All the devils are Her by David Seabrook
English Non-fiction
Source – personal copy
I said a few posts ago one of my favourite podcasts was Backlist. In the recent break, they played some earlier episodes, one of which was with the writer Rachel Cooke from the Observer, which was around this book by the writer David Seabrook. Seabrook was a crime writer who had written two books before sadly dying too young. He was a writer that looked at the underbelly of people’s lives. In his other book, he wrote about the uncaught serial killer Nick the Stripper, that had killed 8 prostitutes in the sixties; he drew the case and alluded to who he thought was the killer, and then there is this book that seemed to follow him on a number of bus rides from his home in Canterbury to the seaside towns that surround him. But he gets to the dark underbelly of these towns and their past. If you go to any town, spend time in the pubs with the drinkers and look at the dark parts, you’ll enter the world he talks about.
Evenings. Dead-eyed drinkers six deep at the bars, not always alone but often unspeaking, unsmiling – as if the pubs were cider houses and Rochester were Hardy country, far away.
Staccato laughter strafing the Casino Rooms just off the High Street, where audiences are entertained by comedians such as’X-Rated’ Jimmy Jones or Roy Chubby’ Brown, big men who tour England ceaselessly like lardy takes on the Ancient Mariner, bringing none of the poetry and all of the guilt. And finally, down by the station, all the year round, scores of prosti-tutes, some of them very young indeed – and every soul desperate for trade. They hassle locals hurrying home; they go down on drivers waiting for the lights to change; they pound locked cars like gibbons at Longleat. Residents have set up surveillance cameras to monitor the situation but the girls still show every evening at Gundulph Road, New Road and the base of Star Hill and they still take it in all the usual places (including the arm) . Theirs is an indsutry in turmoil, the first sign, on the way to Chatham , tht the sailorsn havre gone for good.

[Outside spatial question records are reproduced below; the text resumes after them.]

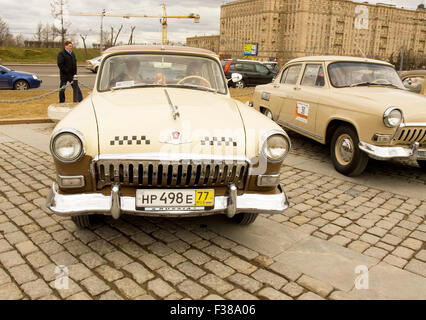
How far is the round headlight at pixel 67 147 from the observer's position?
2.98m

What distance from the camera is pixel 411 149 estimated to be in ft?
17.5

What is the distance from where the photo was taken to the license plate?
3.04 metres

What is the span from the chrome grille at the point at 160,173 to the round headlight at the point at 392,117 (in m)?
2.98

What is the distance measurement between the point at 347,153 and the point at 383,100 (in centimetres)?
96

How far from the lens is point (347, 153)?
234 inches

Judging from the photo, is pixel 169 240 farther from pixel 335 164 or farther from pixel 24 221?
pixel 335 164

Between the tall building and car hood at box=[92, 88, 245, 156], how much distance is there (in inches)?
4773

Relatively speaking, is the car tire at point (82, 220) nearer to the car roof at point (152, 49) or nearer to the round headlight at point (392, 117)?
the car roof at point (152, 49)

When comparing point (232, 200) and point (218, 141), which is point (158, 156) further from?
point (232, 200)

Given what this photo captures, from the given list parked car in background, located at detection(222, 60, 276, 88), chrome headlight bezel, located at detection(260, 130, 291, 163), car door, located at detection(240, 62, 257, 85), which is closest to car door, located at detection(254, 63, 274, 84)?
parked car in background, located at detection(222, 60, 276, 88)
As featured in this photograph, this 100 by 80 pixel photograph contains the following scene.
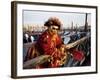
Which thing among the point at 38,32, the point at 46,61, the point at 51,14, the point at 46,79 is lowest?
the point at 46,79

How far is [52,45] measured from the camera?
80.2 inches

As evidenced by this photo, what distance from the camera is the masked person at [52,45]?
2002mm

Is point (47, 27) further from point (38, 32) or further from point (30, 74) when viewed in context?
point (30, 74)

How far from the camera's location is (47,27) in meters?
2.02

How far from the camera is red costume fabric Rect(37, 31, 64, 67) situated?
200cm

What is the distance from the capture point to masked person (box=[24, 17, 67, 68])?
2002 millimetres

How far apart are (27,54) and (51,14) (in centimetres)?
38

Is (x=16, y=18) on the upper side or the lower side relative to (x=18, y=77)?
upper

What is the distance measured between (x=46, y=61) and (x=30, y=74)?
17cm

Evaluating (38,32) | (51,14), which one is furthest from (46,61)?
(51,14)

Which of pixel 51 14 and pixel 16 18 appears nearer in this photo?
pixel 16 18

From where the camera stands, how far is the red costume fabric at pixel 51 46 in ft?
6.56

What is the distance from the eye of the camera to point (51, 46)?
2.03m

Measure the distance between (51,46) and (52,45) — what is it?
0.04ft
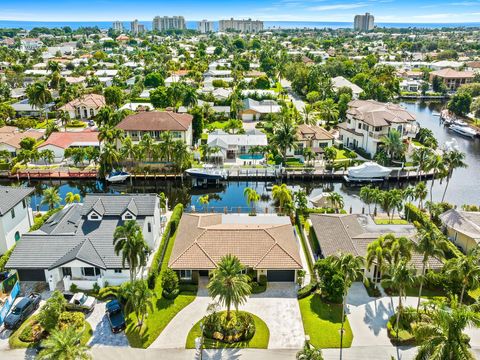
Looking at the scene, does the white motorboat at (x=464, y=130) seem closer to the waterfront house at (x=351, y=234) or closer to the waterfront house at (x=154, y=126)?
the waterfront house at (x=351, y=234)

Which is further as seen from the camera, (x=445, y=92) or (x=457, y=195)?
(x=445, y=92)

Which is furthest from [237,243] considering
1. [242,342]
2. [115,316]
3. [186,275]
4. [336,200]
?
[336,200]

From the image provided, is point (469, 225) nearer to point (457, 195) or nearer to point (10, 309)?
point (457, 195)

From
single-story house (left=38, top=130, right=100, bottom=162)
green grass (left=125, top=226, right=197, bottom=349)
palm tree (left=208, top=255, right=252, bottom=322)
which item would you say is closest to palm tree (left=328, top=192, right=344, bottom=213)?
green grass (left=125, top=226, right=197, bottom=349)

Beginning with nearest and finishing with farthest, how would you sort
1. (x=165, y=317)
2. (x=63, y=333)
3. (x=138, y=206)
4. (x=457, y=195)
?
(x=63, y=333), (x=165, y=317), (x=138, y=206), (x=457, y=195)

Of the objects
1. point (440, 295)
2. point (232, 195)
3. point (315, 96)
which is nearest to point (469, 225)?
point (440, 295)

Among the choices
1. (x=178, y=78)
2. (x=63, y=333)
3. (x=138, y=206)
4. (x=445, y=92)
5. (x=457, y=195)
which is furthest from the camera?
(x=178, y=78)
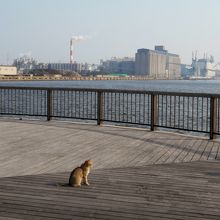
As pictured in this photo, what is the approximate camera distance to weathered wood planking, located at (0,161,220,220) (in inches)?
137

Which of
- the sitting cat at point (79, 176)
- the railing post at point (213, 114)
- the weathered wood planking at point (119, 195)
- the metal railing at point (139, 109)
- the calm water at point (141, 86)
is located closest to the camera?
the weathered wood planking at point (119, 195)

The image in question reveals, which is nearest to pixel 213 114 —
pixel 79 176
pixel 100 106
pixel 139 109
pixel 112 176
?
pixel 100 106

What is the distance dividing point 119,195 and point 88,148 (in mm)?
2881

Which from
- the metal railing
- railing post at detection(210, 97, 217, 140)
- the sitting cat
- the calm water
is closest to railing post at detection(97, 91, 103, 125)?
the metal railing

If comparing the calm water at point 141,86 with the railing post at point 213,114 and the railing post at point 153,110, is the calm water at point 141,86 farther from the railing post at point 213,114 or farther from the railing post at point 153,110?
the railing post at point 213,114

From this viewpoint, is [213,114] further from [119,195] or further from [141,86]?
[141,86]

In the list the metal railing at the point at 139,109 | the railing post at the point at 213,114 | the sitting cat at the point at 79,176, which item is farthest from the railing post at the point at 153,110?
the sitting cat at the point at 79,176

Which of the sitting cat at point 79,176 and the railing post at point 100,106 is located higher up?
the railing post at point 100,106

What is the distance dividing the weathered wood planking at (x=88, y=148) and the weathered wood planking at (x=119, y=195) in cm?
59

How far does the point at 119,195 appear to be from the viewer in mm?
4031

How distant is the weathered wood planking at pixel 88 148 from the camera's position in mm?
5609

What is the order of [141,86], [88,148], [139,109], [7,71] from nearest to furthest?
[88,148], [139,109], [141,86], [7,71]

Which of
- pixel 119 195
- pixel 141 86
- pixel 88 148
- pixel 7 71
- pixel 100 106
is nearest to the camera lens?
pixel 119 195

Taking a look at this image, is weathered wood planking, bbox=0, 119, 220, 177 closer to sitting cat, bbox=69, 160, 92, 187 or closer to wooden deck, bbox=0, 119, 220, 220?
wooden deck, bbox=0, 119, 220, 220
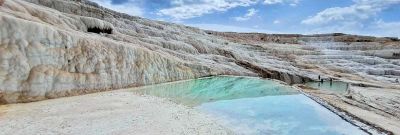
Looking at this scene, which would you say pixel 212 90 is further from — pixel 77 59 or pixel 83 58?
pixel 77 59

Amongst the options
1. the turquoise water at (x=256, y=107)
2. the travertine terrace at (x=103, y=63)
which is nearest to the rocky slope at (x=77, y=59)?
the travertine terrace at (x=103, y=63)

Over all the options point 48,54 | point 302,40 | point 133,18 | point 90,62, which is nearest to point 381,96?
point 90,62

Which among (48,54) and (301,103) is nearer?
(48,54)

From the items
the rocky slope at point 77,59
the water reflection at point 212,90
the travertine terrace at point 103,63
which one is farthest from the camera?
the water reflection at point 212,90

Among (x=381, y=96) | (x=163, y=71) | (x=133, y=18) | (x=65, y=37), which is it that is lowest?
(x=381, y=96)

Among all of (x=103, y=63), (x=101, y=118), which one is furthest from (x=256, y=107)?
(x=103, y=63)

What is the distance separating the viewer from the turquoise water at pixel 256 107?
18.1 meters

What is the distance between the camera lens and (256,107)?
76.6ft

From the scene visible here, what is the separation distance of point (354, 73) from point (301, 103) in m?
33.1

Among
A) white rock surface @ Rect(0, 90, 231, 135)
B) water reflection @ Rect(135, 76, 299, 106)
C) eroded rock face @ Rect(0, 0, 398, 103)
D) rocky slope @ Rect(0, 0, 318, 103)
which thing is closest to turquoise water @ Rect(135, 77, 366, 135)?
water reflection @ Rect(135, 76, 299, 106)

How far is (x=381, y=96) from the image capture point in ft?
109

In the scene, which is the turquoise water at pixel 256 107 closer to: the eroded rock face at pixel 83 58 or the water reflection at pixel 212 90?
the water reflection at pixel 212 90

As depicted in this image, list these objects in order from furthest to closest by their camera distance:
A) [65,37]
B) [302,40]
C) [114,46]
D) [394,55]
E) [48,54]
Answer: [302,40], [394,55], [114,46], [65,37], [48,54]

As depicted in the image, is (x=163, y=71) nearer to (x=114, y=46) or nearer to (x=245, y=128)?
(x=114, y=46)
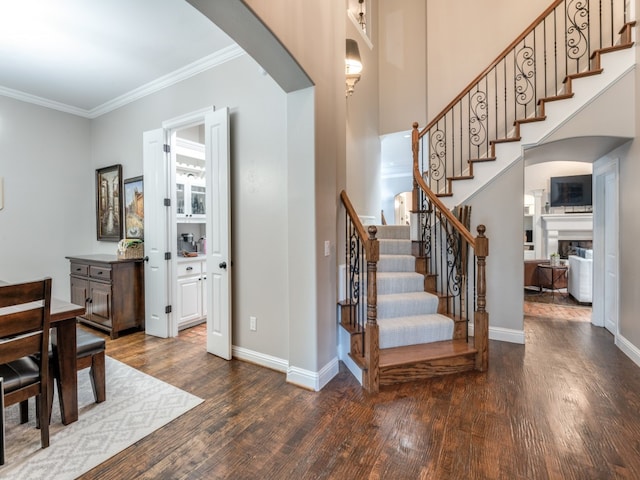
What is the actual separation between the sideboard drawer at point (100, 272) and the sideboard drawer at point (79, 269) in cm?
12

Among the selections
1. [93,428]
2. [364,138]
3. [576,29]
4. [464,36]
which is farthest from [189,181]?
[576,29]

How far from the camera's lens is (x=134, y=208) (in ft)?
13.3

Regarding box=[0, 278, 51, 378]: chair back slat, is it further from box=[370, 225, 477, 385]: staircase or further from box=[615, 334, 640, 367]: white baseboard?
box=[615, 334, 640, 367]: white baseboard

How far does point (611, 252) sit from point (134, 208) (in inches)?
239

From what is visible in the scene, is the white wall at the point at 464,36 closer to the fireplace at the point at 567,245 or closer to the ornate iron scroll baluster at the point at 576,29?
the ornate iron scroll baluster at the point at 576,29

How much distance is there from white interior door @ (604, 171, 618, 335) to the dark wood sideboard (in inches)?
222

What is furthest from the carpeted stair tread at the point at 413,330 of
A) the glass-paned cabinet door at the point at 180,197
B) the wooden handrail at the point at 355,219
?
the glass-paned cabinet door at the point at 180,197

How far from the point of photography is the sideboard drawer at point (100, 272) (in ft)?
11.8

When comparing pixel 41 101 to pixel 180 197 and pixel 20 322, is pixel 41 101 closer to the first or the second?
pixel 180 197

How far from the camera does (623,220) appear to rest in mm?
3250

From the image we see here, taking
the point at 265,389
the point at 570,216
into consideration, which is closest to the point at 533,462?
the point at 265,389

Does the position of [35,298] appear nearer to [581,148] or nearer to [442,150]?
[442,150]

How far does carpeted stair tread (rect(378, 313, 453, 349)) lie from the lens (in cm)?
278

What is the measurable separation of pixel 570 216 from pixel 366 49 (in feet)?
19.8
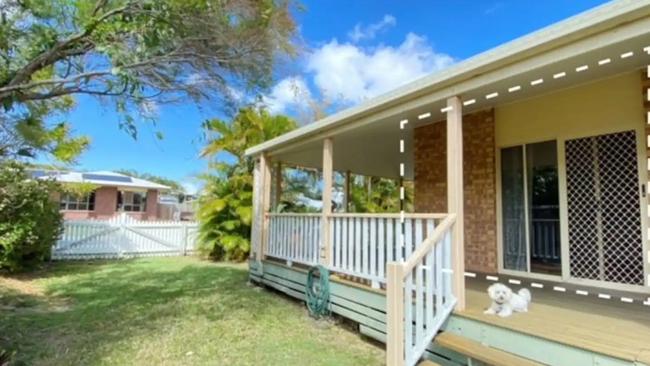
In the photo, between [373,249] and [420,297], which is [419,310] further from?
[373,249]

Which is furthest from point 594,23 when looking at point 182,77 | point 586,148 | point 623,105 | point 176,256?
point 176,256

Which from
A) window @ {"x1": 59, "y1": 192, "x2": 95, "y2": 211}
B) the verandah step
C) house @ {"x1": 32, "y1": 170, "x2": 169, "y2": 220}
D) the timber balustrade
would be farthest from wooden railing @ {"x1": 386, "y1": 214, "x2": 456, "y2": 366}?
window @ {"x1": 59, "y1": 192, "x2": 95, "y2": 211}

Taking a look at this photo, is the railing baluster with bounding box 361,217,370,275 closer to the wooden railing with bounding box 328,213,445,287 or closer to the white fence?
the wooden railing with bounding box 328,213,445,287

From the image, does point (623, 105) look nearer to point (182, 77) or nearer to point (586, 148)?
point (586, 148)

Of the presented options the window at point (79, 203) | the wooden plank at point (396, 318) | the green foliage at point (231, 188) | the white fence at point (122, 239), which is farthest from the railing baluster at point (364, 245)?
the window at point (79, 203)

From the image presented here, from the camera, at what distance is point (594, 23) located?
3.01m

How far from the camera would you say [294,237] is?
7.25m

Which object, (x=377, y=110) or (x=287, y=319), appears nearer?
(x=377, y=110)

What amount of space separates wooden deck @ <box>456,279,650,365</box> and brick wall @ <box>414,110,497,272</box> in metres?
1.63

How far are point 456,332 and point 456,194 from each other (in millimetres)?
1334

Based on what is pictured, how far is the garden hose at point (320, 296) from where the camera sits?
19.7 feet

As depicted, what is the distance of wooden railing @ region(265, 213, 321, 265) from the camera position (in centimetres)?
663

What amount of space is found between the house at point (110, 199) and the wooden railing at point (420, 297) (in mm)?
20364

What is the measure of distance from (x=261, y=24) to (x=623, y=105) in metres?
4.56
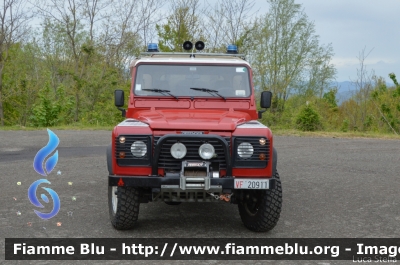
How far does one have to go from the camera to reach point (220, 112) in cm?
600

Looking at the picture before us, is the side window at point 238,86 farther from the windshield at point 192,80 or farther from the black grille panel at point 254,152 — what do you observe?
the black grille panel at point 254,152

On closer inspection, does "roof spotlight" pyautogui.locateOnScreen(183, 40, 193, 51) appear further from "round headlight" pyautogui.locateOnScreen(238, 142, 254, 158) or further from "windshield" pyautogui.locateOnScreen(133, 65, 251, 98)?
"round headlight" pyautogui.locateOnScreen(238, 142, 254, 158)

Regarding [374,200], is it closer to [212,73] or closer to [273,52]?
[212,73]

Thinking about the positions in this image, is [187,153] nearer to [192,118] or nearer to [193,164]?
[193,164]

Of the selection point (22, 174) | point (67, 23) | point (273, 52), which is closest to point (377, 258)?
point (22, 174)

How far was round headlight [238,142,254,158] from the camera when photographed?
16.5 ft

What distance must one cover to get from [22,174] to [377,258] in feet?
22.1

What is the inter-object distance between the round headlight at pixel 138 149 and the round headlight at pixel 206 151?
59 cm

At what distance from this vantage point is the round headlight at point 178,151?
4.93 m

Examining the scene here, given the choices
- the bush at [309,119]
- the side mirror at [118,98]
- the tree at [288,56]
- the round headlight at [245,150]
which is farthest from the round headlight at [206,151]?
the tree at [288,56]

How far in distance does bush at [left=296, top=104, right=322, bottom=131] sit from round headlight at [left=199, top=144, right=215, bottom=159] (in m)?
16.3

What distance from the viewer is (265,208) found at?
207 inches

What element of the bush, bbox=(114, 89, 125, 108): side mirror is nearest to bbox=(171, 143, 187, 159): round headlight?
bbox=(114, 89, 125, 108): side mirror

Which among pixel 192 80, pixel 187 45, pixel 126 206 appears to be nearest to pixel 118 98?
pixel 192 80
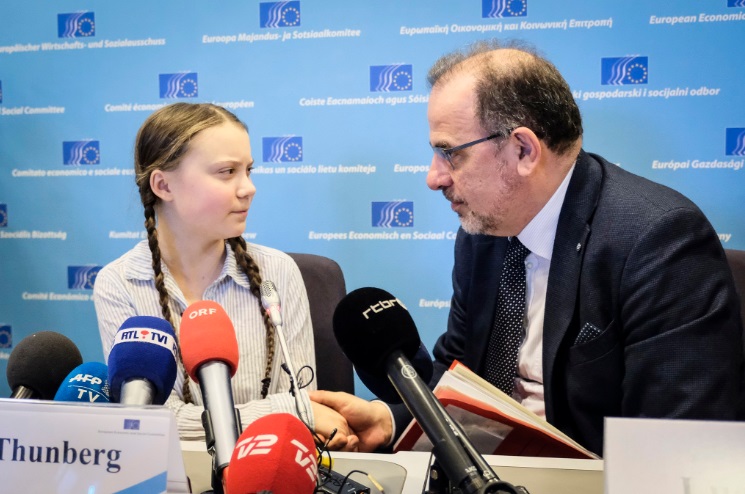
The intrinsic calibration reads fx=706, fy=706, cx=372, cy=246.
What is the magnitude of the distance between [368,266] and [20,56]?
1.97m

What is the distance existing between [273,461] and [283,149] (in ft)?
8.29

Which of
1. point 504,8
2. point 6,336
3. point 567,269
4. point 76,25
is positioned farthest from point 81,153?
point 567,269

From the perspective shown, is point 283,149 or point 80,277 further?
point 80,277

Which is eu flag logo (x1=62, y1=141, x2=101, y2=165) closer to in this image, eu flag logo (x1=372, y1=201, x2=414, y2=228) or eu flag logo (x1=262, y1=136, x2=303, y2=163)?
eu flag logo (x1=262, y1=136, x2=303, y2=163)

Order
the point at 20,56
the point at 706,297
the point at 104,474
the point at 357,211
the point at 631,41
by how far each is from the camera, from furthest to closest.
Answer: the point at 20,56 < the point at 357,211 < the point at 631,41 < the point at 706,297 < the point at 104,474

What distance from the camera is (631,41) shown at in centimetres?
283

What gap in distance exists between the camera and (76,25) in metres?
3.32

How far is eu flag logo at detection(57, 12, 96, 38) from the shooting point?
3.31 metres

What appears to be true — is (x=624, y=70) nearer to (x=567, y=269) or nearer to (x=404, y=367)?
(x=567, y=269)

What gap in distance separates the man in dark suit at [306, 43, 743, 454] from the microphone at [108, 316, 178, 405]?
736mm

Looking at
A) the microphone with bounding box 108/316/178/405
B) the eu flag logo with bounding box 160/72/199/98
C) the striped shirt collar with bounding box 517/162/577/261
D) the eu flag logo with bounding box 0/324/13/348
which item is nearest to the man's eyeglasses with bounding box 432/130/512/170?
the striped shirt collar with bounding box 517/162/577/261

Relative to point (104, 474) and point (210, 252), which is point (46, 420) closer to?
point (104, 474)

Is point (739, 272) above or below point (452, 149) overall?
below

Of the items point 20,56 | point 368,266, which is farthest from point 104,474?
point 20,56
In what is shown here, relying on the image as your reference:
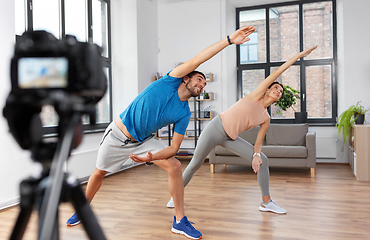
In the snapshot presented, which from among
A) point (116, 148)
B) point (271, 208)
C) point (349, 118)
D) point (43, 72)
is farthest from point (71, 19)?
point (43, 72)

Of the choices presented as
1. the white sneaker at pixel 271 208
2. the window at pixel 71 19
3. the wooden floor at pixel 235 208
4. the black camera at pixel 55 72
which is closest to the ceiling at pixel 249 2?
the window at pixel 71 19

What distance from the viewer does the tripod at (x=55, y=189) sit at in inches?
14.7

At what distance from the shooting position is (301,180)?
400 cm

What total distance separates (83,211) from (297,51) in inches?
246

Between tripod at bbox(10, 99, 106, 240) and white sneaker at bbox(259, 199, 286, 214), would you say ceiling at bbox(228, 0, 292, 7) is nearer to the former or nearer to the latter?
white sneaker at bbox(259, 199, 286, 214)

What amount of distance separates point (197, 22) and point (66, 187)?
6.08 m

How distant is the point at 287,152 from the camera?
436 centimetres

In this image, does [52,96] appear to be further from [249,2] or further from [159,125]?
[249,2]

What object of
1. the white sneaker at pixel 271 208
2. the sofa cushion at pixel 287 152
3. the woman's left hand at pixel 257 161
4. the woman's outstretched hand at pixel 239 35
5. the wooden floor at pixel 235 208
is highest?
the woman's outstretched hand at pixel 239 35

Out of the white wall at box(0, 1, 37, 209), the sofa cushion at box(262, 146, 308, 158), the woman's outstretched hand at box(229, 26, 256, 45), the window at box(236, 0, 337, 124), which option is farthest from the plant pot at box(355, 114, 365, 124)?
the white wall at box(0, 1, 37, 209)

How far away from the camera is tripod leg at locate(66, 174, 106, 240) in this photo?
16.4 inches

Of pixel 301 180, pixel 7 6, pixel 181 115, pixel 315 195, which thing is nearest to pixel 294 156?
pixel 301 180

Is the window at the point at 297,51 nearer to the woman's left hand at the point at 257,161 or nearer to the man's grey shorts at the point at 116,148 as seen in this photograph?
the woman's left hand at the point at 257,161

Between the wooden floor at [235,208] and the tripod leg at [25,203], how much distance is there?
3.09 ft
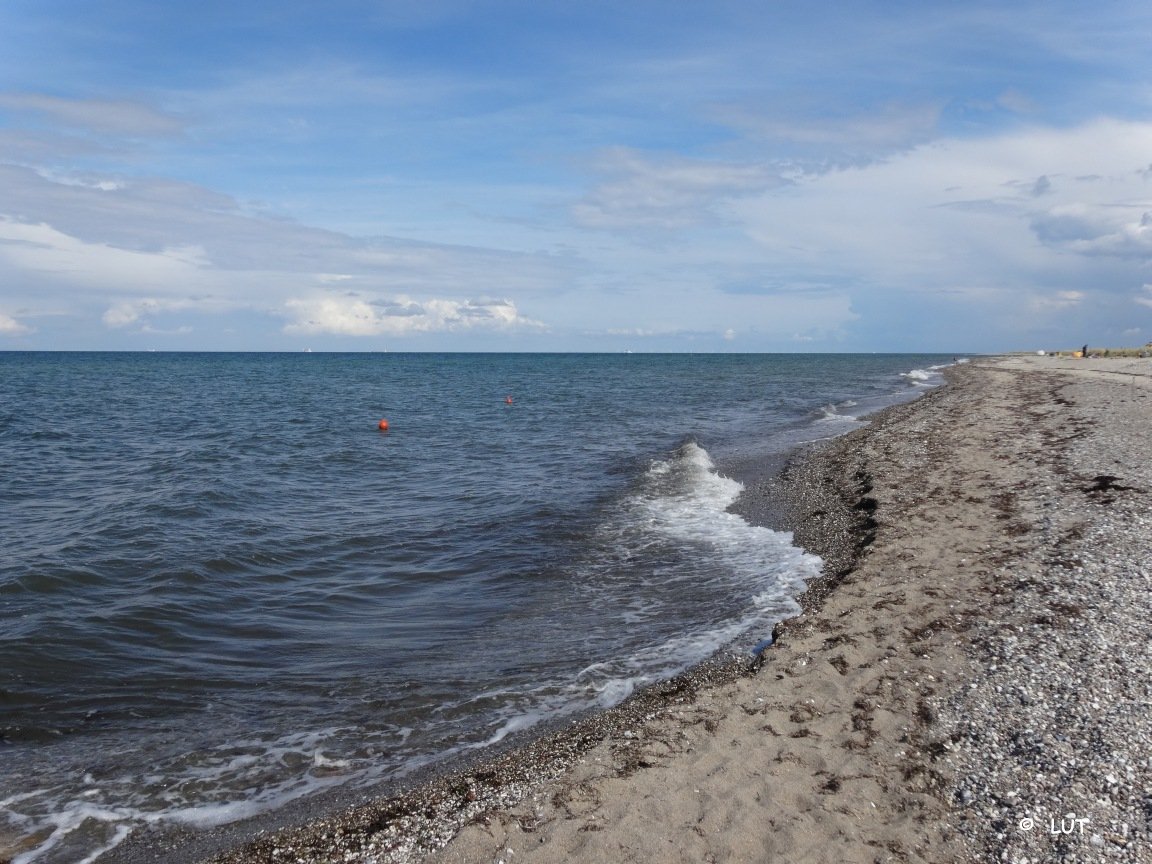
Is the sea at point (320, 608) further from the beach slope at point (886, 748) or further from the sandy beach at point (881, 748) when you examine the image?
the beach slope at point (886, 748)

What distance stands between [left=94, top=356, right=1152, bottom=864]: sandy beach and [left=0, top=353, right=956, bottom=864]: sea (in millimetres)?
936

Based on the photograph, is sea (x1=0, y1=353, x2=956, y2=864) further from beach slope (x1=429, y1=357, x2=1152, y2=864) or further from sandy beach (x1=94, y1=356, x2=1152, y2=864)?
beach slope (x1=429, y1=357, x2=1152, y2=864)

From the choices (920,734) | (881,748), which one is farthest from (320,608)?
(920,734)

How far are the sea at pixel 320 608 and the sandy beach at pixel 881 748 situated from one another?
0.94 m

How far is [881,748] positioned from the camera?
20.9ft

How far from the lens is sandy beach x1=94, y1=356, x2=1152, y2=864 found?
17.6ft

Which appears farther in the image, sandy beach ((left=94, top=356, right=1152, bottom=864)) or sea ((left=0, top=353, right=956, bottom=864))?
sea ((left=0, top=353, right=956, bottom=864))

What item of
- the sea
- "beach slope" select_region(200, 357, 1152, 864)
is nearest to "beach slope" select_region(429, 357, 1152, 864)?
"beach slope" select_region(200, 357, 1152, 864)

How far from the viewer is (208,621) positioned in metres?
11.3

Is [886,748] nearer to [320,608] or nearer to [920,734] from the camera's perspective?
[920,734]

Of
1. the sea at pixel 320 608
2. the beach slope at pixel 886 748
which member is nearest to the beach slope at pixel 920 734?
the beach slope at pixel 886 748

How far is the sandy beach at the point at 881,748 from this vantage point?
536 centimetres

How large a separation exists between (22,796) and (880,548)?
11.7 metres

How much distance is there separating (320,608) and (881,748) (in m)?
8.89
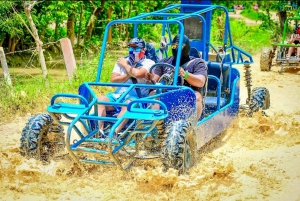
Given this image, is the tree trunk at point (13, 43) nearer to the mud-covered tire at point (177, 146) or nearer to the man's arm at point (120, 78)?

A look at the darker side of life
The book is in three parts. I’ll mainly talk about the first part, which sees David looking into Rochester, the seaside town that Dickens lived in but was another character in the village, an inspiration to Dickens, the writer. Richard Dadd, the painter who killed his father and was sent to the asylum at Broadmoor, inspired Dicken’s Mystery of Edwin Drood, inspired by Dadd’s time in Rochester. The book is a thinly veiled look at the town of drug addiction and what happens when drugs go too far, as with Dadd. The strange thing is, as I looked back at the book today to review it, There is mention of the green man myth, which is strange as there is a pub. There is a controversial sign that used to have a figure on in the town of Ashbourne where we have just had a weekend away it is odd how these connections happen at times with books and life, The book is his looking at each place and spinning stories around those places the dark side of nature from a gay boxer Freddy Mills or was he ? and Charles Hawtrey the Carry on the actor, then fascist shadows in the dark past from Lord Hawi- Haaw relative he meets along the way on his days out from Canterbury.
In 1864, the year in which he was transferred to Broadmoor, Dadd handed over the painting to its dedicatee, George Haydon, the steward at Bethlem. In January 1865 Dadd, possibly at Haydon’s request, provided a key of sorts to this picture in a long, digressive poem entitled Elimination of a Picture and Its Subject’. Dadd treks through his cast list, throws in a few scandalous tidbits such as the patriarch’s penchant for clubbing fairies, and ends meanderingly, with an admission of defeat: ‘But whether it be or be not so / You can afford to let this go / For nought as nothing it explains / And nothing from nothing nothing gains. No good, then. But why should he want to ‘eliminate the picture and its subject? Is he making a pun?If it isn’t a pun, what is it?
Dadd and his strange art and his life is looked at .
This is the dark cousin of Sebald’s rings of Saturn. If he had been a drinker and a near do well of writer, this would have been the book This is the World of a Drinker, a man of the pubs of the night dark alleys, dirty toilets and old men. I am so pleased I caught the backlist this was mentioned on, as even before the show had finished, I had ordered the book. I will be getting his other book at some time as this is the sort of book if I was going write, I’d write a book of free-flowing thinking and thoughts, a sort of interlink work that isn’t about anything but is actually just compelling, like staying next to that guy in the pub that has the lowdown on the whole town the secrets hidden this is the sort of sales you hear from taxi drivers late at night. I often feel Kluge is the master of this sort of book, but this is the top-shelf version of his book. We have seen the dark side of these towns in other books from Brighton Rock or Carver’s dark LA Stories, but this is real life which proves the maxim fact is often stranger than fiction.